Damn. He was going to have to explain the most hopeful theory, and Trevor wasn't going to go for it. "Well, you know how stressful this job can be. Maybe she just needed…a break?" It even sounded weak to his ears, it had to sound paper-thin to Trevor. Morgan had meant it to sound reassuring, instead, it just sounded condescending.
Yup, definitely condescending. "Hell no! She would NEVER just disappear during a case! We may look like little kids in your eyes, but we are both very dedicated! Maybe even more than our parents were, because we still have to prove ourselves to the likes of you people! We-"

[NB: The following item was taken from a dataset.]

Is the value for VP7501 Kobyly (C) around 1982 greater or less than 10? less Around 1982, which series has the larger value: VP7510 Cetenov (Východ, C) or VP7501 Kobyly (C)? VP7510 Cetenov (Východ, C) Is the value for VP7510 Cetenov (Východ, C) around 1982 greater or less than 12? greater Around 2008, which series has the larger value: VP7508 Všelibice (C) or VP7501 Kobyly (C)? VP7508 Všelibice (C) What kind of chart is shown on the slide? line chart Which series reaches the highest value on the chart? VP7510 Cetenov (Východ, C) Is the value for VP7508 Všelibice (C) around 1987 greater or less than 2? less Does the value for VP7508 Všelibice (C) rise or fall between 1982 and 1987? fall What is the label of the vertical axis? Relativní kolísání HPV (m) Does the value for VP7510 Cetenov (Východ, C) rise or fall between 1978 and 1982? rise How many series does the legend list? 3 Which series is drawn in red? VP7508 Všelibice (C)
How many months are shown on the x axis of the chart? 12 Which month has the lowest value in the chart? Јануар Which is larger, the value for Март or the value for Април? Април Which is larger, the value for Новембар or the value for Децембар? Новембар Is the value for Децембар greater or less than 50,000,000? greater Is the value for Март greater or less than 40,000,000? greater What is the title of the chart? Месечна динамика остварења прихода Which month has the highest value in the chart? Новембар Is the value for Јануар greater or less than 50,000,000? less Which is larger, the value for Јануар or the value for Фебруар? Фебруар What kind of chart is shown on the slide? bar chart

"Easy, son," said Gideon, coming through the connecting door. "I'm sure Morgan didn't mean that she would. We just have to consider all possibilities. You're a cop too, you know he has to ask."
Trevor took a deep breath, and nodded. "Yeah. Go ahead. Do your FBI thing and help me find my sister. She's all the family I have left."

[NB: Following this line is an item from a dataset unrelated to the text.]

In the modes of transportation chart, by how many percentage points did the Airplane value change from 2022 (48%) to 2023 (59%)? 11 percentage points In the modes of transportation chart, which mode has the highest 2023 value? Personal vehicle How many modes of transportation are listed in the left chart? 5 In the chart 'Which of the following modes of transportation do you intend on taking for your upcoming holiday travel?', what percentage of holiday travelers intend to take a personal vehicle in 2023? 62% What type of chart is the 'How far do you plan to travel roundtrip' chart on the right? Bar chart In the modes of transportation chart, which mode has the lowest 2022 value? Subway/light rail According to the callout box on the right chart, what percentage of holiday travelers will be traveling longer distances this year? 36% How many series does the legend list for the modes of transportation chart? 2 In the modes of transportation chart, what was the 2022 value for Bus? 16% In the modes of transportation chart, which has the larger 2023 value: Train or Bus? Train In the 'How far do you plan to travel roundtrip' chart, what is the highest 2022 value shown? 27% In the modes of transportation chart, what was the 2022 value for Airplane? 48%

Hotch felt the wave of compassion he usually tried to suppress surge through him, and he put a hand on Trevor's shoulder. "Why don't you sit down?" He guided the boy to the nearby desk chair. Once he was settled, Hotch nodded for Morgan to continue.
"Does Teri have any place that she would go, maybe a friend she would stay the night with or something?"
Trevor looked hopeful. "Maybe! She could have stopped to see her friend Veronica. She goes to church with us and Doc. They could have stopped to visit and just gotten tired. Maybe they just overslept!" He pulled out his cell phone to call the woman. As he started to dial, his radio went off.
"Dispatch to Deputy Mitchell?"
Trevor's eyes widened. "I never thought of that! She'd never sleep through the radio!"
Behind Reid and Emily, Gideon whispered to Hotch, "Do you think she'll answer?"
Hotch shrugged. "I don't know." But he didn't have a good feeling about it.
There was radio silence for several moments. Bradley repeated his message, and still no answer. With trembling hands, Trevor keyed up the radio. "Bradley, this is Trevor. Teri hasn't been seen since last night."
Bradley was quiet for a moment, and keyed up again. "Trevor, you need to call dispatch."
Looking very much like a lost little boy, Trevor dialed his cell phone. He didn't even give a greeting when Bradley answered the phone, just listened. After a few minutes, he finally said, "OK. Thanks. Yeah, I'll keep in touch." He shut the phone and looked at Morgan. "They just found her truck. Crashed into a tree. No sign of her or Doc. Just a little bit of blood."
"No sign of them?" Reid asked.
Trevor shook his head. "None. Not even a…blood trail…to follow. Like they just disappeared."
Morgan got a sick feeling in his stomach. "Trevor, were Teri and Doc close?"
"What do you mean close? They're good friends, he's her mentor, we all go to church together. She'd like to go back to school and be a doctor, and he kinda took her under his wing. Are you suggesting there was more than that to their relationship? That they were…sleeping together…or something?" Morgan turned helplessly to Hotch, begging for a reprieve. He didn't want to say this to this boy. He was used to dealing with grieving families, but this was different. He had gotten to know Trevor, and did not want to suggest what he thought.
Hotch decided to bite the bullet and say it himself, had actually opened his mouth to do so, when the law enforcement official trumped the scared big brother and he put it together. Wide-eyed, he stared straight into Morgan's eyes. "You don't mean that, do you? You mean were they good friends. You mean, would it hurt him to see her in pain, don't you?" Tears filled his amber-colored eyes. "You think your unsub took my sister!"